Spatial questions linked to pictures
□ □ □ □ □ □ □

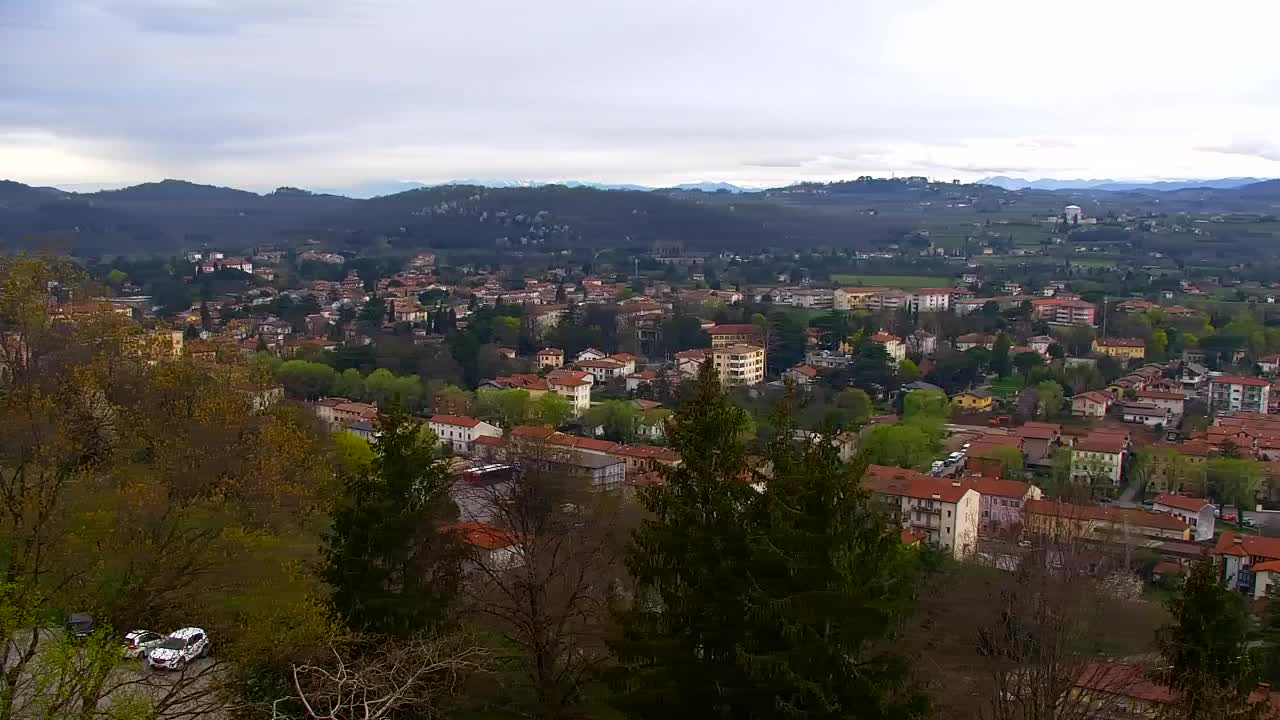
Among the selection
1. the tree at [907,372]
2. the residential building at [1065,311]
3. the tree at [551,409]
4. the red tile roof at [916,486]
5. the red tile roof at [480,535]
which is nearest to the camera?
the red tile roof at [480,535]

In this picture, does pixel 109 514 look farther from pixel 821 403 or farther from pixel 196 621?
pixel 821 403

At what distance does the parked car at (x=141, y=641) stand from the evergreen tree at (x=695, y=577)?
8.00 ft

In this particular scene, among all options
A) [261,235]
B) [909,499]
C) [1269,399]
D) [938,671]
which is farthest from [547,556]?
[261,235]

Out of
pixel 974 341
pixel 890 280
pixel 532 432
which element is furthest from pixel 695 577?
pixel 890 280

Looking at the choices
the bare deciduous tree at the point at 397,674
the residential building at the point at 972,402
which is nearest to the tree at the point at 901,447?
the residential building at the point at 972,402

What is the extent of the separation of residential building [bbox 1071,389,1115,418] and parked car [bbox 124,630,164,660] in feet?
75.3

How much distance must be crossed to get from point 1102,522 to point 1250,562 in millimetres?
1804

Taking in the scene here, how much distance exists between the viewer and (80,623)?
17.8 ft

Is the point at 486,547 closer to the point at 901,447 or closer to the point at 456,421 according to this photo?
the point at 901,447

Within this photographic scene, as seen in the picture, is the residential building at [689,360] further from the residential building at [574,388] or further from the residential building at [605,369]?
the residential building at [574,388]

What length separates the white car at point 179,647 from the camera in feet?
19.1

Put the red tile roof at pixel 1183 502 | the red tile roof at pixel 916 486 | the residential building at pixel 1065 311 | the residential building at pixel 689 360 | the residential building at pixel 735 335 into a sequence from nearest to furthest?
the red tile roof at pixel 916 486 < the red tile roof at pixel 1183 502 < the residential building at pixel 689 360 < the residential building at pixel 735 335 < the residential building at pixel 1065 311

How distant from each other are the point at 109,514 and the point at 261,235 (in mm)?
79287

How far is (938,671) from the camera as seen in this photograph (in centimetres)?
570
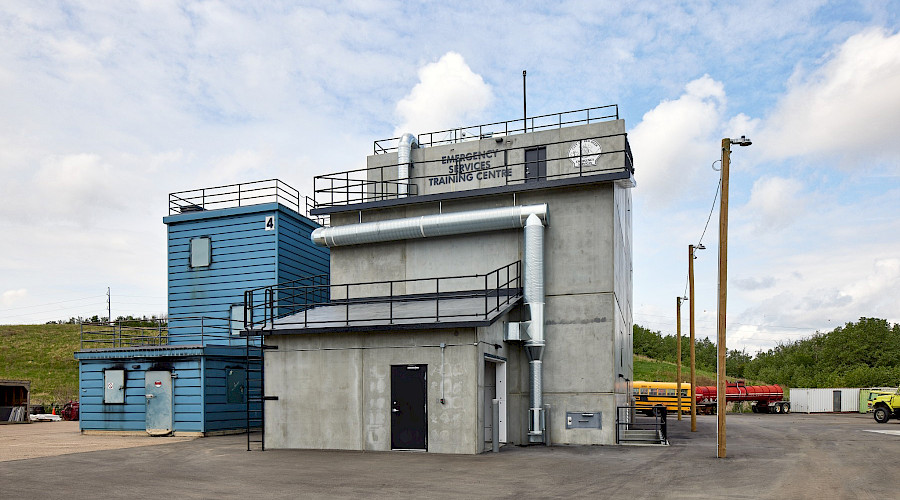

□ □ □ □ □ □ □

EXERCISE GOAL
Copy the stretch of the data from the line containing "What is the" through the line containing "the red tile roof at pixel 916 486 <", reproducing each line verbatim.

THE COMPLETED TASK
What is the extent of the separation of residential building [bbox 1071,389,1115,418] and parked car [bbox 124,630,164,660] in feet?
75.3

How much distance must be crossed to get from point 1102,522 to point 1250,562 in millimetres?
1804

Taking in the scene here, how much distance exists between the viewer and (80,623)?
17.8 ft

Is the point at 486,547 closer to the point at 901,447 or closer to the point at 456,421 according to this photo?
the point at 901,447

Within this photographic scene, as seen in the picture, is the residential building at [689,360] further from the residential building at [574,388] or further from the residential building at [605,369]?
the residential building at [574,388]

What length separates the white car at point 179,647 from the camera in feet?
19.1

Put the red tile roof at pixel 1183 502 | the red tile roof at pixel 916 486 | the residential building at pixel 1065 311 | the residential building at pixel 689 360 | the residential building at pixel 735 335 into a sequence from nearest to furthest?
the red tile roof at pixel 916 486 < the red tile roof at pixel 1183 502 < the residential building at pixel 689 360 < the residential building at pixel 735 335 < the residential building at pixel 1065 311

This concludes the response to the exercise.